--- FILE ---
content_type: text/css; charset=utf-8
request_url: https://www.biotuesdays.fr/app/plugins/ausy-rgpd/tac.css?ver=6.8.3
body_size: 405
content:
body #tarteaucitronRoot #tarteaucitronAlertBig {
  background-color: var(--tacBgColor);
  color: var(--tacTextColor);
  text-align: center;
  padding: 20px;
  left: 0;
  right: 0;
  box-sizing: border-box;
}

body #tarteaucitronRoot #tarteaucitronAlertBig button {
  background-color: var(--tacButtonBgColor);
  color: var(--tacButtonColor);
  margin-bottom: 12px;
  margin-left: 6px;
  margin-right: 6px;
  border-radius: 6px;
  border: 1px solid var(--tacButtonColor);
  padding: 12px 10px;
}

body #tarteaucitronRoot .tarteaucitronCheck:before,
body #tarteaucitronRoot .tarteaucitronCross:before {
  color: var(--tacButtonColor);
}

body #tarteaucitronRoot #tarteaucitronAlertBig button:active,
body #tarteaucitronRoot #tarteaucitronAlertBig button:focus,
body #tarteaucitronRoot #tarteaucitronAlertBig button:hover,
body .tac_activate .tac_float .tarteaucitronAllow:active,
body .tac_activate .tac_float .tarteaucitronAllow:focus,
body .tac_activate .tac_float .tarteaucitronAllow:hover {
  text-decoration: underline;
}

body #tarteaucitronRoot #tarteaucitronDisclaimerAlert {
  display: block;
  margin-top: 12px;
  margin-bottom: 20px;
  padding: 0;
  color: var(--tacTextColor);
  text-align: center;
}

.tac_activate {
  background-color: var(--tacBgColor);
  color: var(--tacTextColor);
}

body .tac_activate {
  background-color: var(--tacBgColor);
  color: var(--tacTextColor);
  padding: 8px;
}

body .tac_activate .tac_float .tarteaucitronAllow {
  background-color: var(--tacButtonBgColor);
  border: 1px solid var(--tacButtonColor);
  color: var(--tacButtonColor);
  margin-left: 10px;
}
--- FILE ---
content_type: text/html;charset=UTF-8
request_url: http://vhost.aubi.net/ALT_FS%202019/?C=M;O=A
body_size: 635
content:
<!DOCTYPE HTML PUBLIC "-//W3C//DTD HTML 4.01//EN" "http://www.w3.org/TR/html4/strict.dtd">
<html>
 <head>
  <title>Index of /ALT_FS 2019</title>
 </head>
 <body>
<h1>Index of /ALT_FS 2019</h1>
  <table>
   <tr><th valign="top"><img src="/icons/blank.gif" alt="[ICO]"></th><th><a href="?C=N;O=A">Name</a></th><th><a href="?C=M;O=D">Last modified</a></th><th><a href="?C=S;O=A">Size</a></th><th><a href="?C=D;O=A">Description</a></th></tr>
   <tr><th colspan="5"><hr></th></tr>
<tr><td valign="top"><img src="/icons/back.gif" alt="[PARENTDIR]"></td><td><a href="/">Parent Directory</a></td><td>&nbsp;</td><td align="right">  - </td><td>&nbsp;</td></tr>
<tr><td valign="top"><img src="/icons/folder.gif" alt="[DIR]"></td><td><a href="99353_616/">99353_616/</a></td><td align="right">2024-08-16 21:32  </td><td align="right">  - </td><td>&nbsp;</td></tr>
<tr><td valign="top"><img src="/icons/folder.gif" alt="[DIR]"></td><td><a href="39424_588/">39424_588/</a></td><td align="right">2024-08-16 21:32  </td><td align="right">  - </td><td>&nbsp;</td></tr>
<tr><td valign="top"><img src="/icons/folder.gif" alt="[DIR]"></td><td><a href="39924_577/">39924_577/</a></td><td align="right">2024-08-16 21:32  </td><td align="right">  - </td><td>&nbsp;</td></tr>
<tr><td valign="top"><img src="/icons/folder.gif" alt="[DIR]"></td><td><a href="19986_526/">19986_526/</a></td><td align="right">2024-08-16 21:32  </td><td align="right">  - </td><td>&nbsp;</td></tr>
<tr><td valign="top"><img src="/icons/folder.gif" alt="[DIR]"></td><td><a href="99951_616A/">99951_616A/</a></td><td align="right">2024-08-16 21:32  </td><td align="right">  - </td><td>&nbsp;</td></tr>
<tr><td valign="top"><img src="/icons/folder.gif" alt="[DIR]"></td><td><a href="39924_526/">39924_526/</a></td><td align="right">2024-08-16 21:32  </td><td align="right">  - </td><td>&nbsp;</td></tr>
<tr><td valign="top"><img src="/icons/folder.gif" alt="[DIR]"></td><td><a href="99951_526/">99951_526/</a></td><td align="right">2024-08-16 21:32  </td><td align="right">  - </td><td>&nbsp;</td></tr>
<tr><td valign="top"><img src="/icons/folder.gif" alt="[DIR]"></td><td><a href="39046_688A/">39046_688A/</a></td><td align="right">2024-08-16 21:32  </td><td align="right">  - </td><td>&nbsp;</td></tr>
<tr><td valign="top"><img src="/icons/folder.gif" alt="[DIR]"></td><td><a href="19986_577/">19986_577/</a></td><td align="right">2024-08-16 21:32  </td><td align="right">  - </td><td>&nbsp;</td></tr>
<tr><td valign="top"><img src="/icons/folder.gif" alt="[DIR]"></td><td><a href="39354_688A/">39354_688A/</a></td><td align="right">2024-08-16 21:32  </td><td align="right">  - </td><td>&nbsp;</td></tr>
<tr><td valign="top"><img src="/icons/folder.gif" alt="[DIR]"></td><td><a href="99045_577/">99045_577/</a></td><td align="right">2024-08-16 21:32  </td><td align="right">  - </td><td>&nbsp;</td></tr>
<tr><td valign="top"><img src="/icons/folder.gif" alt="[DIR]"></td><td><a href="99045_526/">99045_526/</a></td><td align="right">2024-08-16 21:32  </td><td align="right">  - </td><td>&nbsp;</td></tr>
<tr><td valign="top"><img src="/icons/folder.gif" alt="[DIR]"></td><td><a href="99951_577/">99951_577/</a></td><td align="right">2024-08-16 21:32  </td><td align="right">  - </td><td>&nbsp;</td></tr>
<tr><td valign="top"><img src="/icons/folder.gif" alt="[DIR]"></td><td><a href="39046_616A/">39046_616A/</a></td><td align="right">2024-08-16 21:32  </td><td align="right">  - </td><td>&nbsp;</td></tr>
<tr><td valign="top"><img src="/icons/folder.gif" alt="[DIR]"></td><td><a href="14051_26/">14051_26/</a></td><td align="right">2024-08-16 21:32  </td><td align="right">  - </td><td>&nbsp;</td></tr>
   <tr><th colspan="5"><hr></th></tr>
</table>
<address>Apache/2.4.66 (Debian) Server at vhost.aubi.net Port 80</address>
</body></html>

> _What is needed_:
What number of lines in the listing contain the word "charset"? Supply the number with no accompanying text.

> _Reply_:
2